1. ## what is the appropriate approach?

In a game, two players A and B shoot a target (both to the same target). Suppose that shooters are independent and the probability of (successful) shooting to target is relatively, pA and pB. If A shoots the target (successfully) before B, how much is it probable that A is the starter of the game?

PS. would you please first give your opinion about the appropriate approach and why you choose that?

probability models(distributions)

Markov chains
non-frequentist approaches like Bayesian solutions, or other things!

2. Originally Posted by alv
In a game, two players A and B shoot a target (both to the same target). Suppose that shooters are independent and the probability of (successful) shooting to target is relatively, pA and pB. If A shoots the target (successfully) before B, how much is it probable that A is the starter of the game?
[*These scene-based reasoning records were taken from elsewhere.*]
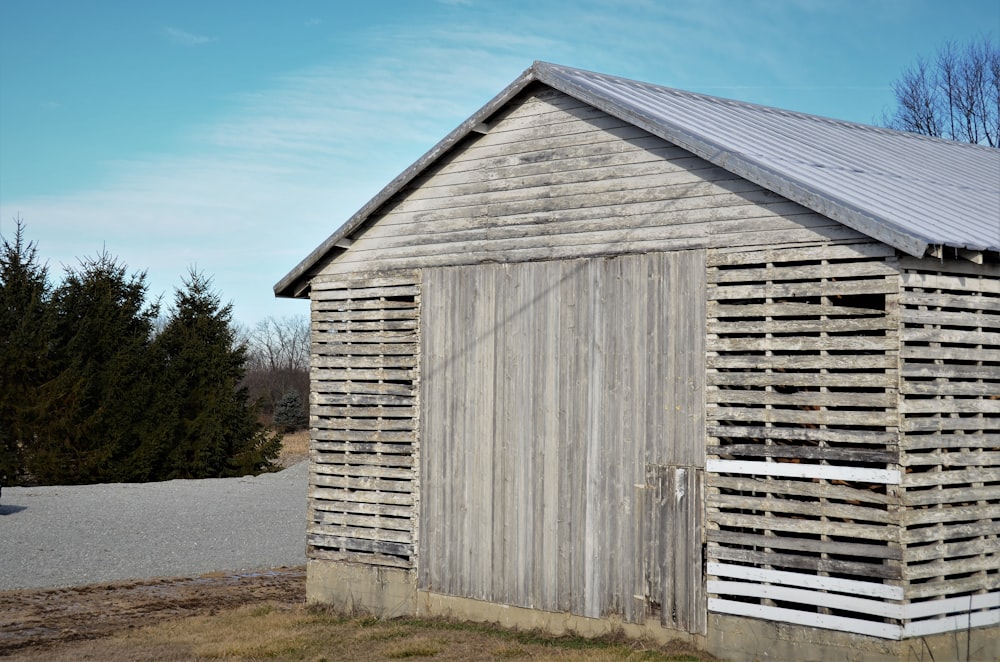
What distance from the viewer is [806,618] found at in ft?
32.8

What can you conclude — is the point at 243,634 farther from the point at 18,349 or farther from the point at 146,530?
the point at 18,349

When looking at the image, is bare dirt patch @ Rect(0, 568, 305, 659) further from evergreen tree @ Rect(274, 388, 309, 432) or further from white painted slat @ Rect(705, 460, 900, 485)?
evergreen tree @ Rect(274, 388, 309, 432)

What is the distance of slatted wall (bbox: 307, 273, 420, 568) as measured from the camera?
45.0 feet

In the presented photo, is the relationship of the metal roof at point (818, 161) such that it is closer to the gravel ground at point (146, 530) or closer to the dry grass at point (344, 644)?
the dry grass at point (344, 644)

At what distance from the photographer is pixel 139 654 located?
1191cm

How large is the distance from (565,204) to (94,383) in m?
21.8

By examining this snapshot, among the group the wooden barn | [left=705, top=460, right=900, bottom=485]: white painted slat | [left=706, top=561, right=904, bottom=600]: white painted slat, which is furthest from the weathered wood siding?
[left=706, top=561, right=904, bottom=600]: white painted slat

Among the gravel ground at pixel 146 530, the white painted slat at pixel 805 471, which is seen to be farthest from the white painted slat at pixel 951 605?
the gravel ground at pixel 146 530

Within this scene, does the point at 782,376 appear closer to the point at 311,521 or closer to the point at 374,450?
the point at 374,450

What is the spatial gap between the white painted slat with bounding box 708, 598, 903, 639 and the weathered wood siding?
3.31 metres

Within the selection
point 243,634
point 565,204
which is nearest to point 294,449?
point 243,634

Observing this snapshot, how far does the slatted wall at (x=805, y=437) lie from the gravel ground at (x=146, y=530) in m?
11.4

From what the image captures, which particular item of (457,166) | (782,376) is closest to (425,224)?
(457,166)

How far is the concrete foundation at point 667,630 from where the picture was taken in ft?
31.8
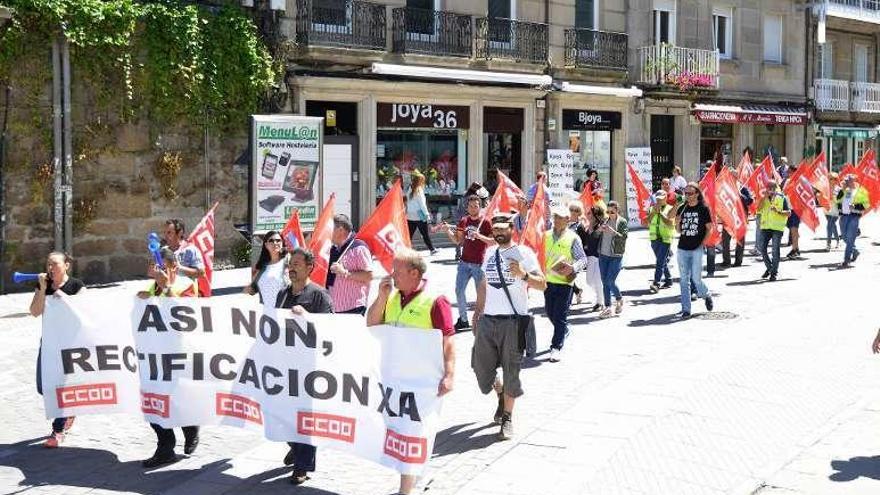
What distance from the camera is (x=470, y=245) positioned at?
43.3 feet

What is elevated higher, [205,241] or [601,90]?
[601,90]

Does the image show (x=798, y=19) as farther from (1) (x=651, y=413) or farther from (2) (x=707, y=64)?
(1) (x=651, y=413)

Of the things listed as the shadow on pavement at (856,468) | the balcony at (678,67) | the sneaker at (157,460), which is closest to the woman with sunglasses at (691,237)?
the shadow on pavement at (856,468)

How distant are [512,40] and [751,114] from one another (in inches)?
401

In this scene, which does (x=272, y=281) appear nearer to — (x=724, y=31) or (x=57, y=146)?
(x=57, y=146)

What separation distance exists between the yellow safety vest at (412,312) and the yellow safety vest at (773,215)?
492 inches

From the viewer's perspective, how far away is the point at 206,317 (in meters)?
7.89

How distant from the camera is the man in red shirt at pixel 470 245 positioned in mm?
13094

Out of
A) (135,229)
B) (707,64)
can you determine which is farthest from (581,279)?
(707,64)

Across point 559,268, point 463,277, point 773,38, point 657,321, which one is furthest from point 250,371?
point 773,38

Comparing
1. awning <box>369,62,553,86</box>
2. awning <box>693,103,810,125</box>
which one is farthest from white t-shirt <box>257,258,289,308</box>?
awning <box>693,103,810,125</box>

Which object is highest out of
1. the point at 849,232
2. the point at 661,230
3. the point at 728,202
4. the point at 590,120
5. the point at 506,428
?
the point at 590,120

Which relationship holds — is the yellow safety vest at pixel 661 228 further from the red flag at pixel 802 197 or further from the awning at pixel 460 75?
the awning at pixel 460 75

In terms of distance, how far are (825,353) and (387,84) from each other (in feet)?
41.3
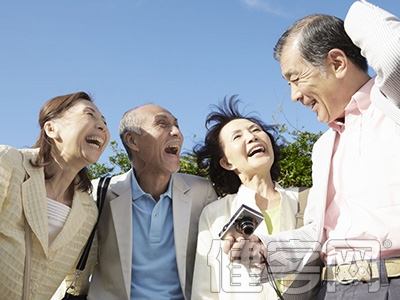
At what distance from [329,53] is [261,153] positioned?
1.66 meters

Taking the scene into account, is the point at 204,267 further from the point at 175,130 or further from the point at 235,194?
the point at 175,130

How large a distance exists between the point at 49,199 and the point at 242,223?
6.22 feet

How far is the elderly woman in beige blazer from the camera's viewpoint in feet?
12.6

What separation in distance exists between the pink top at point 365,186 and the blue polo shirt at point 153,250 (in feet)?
5.95

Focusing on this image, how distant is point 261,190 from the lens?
456 centimetres

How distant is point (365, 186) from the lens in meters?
2.66

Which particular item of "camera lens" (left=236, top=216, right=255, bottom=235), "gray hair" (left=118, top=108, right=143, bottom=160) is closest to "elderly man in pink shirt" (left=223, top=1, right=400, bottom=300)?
"camera lens" (left=236, top=216, right=255, bottom=235)

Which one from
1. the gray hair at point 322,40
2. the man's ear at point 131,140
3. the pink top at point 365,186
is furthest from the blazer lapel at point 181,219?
the gray hair at point 322,40

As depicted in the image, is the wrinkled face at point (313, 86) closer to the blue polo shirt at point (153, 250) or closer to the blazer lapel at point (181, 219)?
the blazer lapel at point (181, 219)

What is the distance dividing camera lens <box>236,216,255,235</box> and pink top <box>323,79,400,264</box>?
43cm

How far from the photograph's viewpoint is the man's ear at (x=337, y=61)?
307 cm

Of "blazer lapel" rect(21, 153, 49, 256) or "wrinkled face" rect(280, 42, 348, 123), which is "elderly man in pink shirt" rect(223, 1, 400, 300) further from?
"blazer lapel" rect(21, 153, 49, 256)

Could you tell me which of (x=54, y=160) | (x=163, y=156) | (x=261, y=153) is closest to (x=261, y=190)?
(x=261, y=153)

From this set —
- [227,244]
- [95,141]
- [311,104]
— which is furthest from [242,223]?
[95,141]
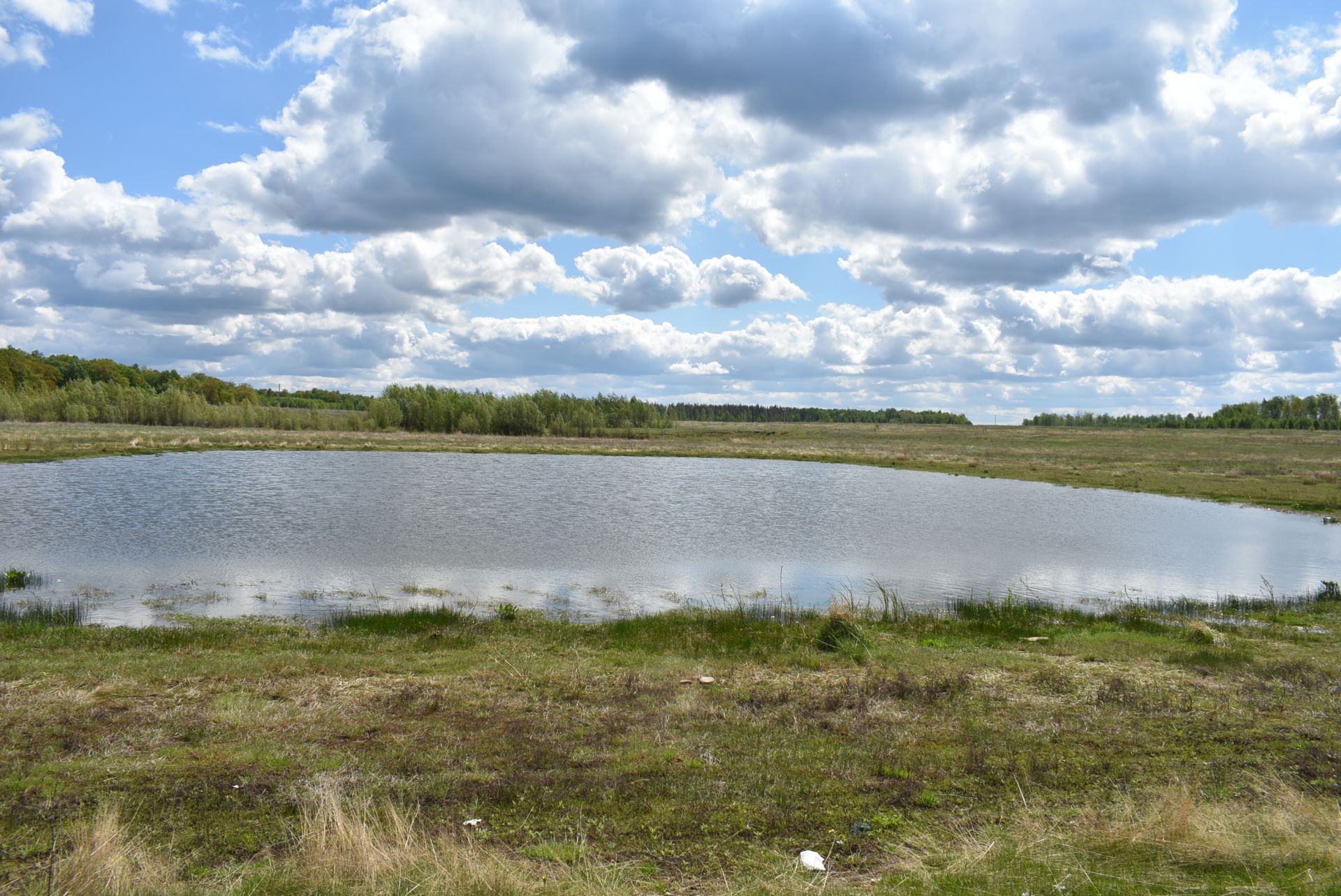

PS. would you please first give your opinion about the appropriate approach and why you choose that?

probability models(distributions)
Markov chains
non-frequentist approaches like Bayesian solutions, or other things!
You want Pr(A starts | A wins).

This suggests Bayes Theorem: Pr(A starts | A wins) = Pr(A starts and A Wins)/Pr(A wins).

Pr(A wins) = Pr(A starts and A wins) + Pr(B starts and A wins).

The calculation of two probabilities is suggested. Let $q = (1 - p_A)(1 - p_B)$. Then:

Pr(A starts and A wins) = $p_A + q p_A + q^2 p_A + ..... = p_A (1 + q + q^2 + ....) = p_A \left( \frac{1}{1-q}\right) = \frac{p_A}{1-q}$.

Pr(B starts and A wins) = $(1-p_B)p_A + q (1-p_B) p_A + q^2 (1-p_B) p_A + ..... = (1-p_B) p_A (1 + q + q^2 + ....)$ $= \frac{(1-p_B)p_A}{1-q}$.

Therefore Pr(A starts | A wins) = $\frac{1}{2 - p_B}$.

Note: If $p_B = 0$ then Pr(A starts | A wins) = 1/2, as you'd expect. If $p_B = 1$ then Pr(A starts | A wins) = 1, as you'd expect. If $p_B = \frac{1}{2}$ then Pr(A starts | A wins) = $\frac{2}{3}$, as you'd expect.